Russian Prime Minister Dmitry Medvedev Says West And Russia Heading For 'New Cold War'

Russian PM Blames West For Causing 'New Cold War'

The West is pushing Russia towards "a new Cold War" because of "unfriendly" policies, the country's prime minister has said.

Tensions rose between the West and Russia following the country's unilateral annexation of Crimea in early 2014. Russia's intervention in Syria, in support of President Bashar Assad, has also hurt relations with the West.

The Russian state was implicated in the killing of dissident Alexander Litvinenko in London in 2006 by a recent public inquiry.

But Dmitry Medvedev told a crucial gathering of politicians, diplomats and military personnel that Nato's policies towards Russia were to blame for frosty relations.

Dmitry Medvedev told the conference: 'Sometimes I wonder if it's 2016 or if we live in 1962'

"Nato's policies related to Russia remain unfriendly and opaque - one could go so far as to say we have slid back to a new Cold War," he said told the Munich Security Conference on Saturday.

"Sometimes I wonder if it's 2016 or if we live in 1962," he added, referring to the year of the Cuban missile crisis, a highpoint in Cold War tensions.

He called for sanctions on Russia imposed after it annexed Crimea from Ukraine in March 2014 to be lifted, saying they were "a road that leads nowhere."

He said Vladimir Putin told the same conference in 2007 he was addressing that the West's building of a missile defence system risked restarting the Cold War, and that now "the picture is more grim; the developments since 2007 have been worse than anticipated."

But others blamed Russia's behaviour for the decline in relations, The Associated Press reports.

Nato Secretary General Jens Stoltenberg threw the blame back at Moscow. "Russia's rhetoric, posture and exercises of its nuclear forces are aimed at intimidating its neighbours, undermining trust and stability in Europe," he said.

Lithuanian President Dalia Grybauskaite said Russia "is demonstrating open military aggression in Ukraine, open military aggression in Syria."

"It's nothing about cold," she said. "It is already very hot."

The annual conference is one known for frank talk among top officials and participants this year include US Secretary of State John Kerry, French Prime Minister Manuel Valls, Ukrainian President Petro Poroshenko, Russian Foreign Minister Sergey Lavrov and Foreign Minister Philip Hammond.

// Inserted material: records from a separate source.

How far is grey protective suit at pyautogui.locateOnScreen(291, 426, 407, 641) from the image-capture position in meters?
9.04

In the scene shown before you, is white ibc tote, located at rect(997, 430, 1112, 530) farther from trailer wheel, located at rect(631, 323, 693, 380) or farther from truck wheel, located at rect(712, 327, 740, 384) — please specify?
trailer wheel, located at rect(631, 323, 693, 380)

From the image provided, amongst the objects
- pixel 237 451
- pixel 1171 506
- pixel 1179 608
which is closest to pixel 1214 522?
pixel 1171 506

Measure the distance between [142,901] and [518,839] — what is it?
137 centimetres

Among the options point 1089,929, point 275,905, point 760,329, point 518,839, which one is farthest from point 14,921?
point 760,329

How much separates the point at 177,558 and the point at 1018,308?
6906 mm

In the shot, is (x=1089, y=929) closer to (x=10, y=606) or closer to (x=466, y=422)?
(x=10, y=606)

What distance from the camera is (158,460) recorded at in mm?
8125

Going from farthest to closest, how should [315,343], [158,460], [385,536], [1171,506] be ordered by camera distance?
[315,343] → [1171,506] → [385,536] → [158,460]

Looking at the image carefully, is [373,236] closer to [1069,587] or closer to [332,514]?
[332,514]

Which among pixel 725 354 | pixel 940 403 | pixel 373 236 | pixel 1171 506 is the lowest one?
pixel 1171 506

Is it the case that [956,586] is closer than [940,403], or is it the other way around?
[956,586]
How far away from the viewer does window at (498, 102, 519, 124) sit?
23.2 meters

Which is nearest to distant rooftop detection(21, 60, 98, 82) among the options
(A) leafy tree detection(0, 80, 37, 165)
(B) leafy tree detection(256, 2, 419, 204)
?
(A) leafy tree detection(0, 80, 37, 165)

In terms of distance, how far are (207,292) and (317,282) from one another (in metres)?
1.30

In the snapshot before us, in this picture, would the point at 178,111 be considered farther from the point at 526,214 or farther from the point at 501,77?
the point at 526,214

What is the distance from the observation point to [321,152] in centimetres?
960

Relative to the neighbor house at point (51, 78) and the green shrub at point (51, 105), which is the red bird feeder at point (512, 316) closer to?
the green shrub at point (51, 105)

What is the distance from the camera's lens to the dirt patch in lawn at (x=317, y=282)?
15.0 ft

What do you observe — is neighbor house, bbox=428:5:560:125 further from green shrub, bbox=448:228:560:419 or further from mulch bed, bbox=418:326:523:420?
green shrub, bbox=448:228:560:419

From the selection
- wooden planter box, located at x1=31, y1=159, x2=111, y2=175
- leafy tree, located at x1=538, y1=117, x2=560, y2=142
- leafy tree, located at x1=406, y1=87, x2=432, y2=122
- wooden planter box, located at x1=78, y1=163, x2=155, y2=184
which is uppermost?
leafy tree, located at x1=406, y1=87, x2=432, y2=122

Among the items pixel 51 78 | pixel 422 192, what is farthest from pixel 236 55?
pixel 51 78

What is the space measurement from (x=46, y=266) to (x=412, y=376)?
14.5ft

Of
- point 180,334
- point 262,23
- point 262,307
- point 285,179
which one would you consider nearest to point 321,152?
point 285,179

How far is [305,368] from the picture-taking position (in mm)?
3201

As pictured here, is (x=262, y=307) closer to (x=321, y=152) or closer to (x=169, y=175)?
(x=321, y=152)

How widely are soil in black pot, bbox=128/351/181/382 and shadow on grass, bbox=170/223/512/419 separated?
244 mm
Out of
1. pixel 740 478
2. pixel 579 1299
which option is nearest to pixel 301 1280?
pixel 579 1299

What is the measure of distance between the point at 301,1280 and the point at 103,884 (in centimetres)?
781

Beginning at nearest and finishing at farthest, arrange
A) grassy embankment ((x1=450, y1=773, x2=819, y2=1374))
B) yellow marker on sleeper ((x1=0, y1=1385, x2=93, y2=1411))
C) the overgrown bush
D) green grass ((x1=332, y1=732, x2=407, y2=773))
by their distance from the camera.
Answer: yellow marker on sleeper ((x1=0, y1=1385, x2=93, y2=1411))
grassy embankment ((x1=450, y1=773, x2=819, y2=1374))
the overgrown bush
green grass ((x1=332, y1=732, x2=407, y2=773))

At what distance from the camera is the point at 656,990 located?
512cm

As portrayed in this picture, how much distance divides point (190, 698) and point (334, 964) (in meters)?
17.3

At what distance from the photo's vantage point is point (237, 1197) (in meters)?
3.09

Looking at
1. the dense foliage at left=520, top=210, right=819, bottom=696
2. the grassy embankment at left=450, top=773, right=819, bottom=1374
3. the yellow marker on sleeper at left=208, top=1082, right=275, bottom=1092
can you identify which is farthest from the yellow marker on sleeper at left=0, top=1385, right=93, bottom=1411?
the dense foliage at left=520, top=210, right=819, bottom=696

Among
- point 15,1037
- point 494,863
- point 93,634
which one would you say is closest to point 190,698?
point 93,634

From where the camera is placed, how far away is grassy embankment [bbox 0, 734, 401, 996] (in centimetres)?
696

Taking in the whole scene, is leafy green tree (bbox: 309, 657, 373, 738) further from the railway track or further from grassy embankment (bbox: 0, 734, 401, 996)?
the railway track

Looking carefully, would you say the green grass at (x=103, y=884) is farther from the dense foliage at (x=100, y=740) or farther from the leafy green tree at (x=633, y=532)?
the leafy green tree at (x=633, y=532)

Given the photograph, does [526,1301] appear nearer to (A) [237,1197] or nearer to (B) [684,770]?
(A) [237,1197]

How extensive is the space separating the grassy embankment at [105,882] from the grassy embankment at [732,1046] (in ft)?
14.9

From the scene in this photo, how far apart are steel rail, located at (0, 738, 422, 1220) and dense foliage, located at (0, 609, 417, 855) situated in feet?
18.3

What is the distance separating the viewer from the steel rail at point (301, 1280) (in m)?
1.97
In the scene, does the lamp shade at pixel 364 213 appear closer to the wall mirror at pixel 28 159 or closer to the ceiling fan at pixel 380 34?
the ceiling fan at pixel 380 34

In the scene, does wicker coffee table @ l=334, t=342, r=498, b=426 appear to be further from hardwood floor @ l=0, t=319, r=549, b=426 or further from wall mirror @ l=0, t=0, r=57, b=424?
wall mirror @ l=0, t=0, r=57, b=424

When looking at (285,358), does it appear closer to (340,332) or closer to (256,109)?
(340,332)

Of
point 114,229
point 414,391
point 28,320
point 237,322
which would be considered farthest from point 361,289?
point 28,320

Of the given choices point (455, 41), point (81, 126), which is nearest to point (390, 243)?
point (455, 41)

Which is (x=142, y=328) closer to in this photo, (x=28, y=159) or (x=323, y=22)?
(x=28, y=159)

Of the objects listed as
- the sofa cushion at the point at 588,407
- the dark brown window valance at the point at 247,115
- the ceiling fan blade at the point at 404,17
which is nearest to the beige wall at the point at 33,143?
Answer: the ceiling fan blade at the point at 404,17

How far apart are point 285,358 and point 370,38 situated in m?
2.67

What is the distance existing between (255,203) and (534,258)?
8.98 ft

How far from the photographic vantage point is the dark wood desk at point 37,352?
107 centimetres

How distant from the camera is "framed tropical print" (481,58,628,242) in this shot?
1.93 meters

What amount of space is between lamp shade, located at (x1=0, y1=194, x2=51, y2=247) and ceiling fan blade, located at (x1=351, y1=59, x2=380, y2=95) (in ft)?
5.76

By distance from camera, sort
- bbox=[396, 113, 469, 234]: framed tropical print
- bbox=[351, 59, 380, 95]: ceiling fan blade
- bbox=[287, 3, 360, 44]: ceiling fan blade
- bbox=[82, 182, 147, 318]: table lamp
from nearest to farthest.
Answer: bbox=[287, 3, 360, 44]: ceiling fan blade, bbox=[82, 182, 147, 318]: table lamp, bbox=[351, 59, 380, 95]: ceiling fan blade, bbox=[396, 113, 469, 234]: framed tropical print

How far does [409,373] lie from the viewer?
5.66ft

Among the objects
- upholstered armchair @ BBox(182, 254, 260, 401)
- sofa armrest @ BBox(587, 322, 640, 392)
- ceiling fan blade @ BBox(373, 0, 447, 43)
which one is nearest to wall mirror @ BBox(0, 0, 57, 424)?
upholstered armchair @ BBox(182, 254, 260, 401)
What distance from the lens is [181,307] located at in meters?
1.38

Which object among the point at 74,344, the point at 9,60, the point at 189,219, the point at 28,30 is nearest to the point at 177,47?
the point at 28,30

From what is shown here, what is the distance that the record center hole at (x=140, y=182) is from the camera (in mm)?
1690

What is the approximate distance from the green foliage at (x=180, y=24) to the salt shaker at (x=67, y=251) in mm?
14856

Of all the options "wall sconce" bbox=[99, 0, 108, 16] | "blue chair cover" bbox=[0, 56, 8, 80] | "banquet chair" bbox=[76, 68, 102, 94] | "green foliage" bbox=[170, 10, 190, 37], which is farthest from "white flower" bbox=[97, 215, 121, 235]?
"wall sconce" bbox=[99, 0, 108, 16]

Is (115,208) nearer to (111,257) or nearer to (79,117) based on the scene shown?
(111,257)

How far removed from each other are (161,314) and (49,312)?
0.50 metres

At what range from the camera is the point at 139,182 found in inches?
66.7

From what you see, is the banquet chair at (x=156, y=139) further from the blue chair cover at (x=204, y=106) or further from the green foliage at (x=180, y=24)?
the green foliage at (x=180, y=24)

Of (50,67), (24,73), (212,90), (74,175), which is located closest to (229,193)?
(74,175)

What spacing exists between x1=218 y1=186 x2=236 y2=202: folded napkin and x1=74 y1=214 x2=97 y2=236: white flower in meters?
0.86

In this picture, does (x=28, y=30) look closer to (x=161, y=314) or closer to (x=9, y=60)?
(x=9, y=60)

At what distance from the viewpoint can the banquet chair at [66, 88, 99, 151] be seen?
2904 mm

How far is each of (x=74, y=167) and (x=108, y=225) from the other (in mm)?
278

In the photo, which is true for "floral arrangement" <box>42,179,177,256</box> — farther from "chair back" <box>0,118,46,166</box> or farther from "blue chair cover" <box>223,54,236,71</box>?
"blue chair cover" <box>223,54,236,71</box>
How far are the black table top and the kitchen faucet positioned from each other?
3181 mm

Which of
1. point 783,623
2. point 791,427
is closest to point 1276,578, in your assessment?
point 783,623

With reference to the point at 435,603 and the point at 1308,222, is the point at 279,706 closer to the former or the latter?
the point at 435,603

Speaking after Medvedev, Kerry said Europe and the United States would continue to "stand up to Russia's repeated aggression" and noted that in addition to a joint focus on Ukraine, Washington had quadrupled spending to help European security.

"Those who claim our trans-Atlantic partnership is unraveling - or those who hope it might unravel - could not be more wrong," Kerry said.

US Secretary of State John Kerry said the West would challenge 'Russia's repeated aggression'

Medvedev's comments came shortly after Stoltenberg told the group that in response to a "more assertive Russia... which is destabilising the European security order," the alliance does "not want a new Cold War but at the same time our response has to be firm."

Stoltenberg stressed the need for dialogue but also defended Nato's move to strengthen defences, including moving more troops and equipment to countries bordering Russia, and said at an upcoming summer summit in Warsaw he expected member countries "to decide to further strengthen the alliance's defence and deterrence."

He underlined that Nato's deterrent also included nuclear weapons, saying "no one should think that nuclear weapons can be used as part of a conventional conflict - it would change the nature of any conflict fundamentally.

Kerry also called upon Russia to strive for a peace deal in Syria, saying that its continued support of President Assad would just increase "the call to jihad" and complicate the fight against the so-called Islamic State.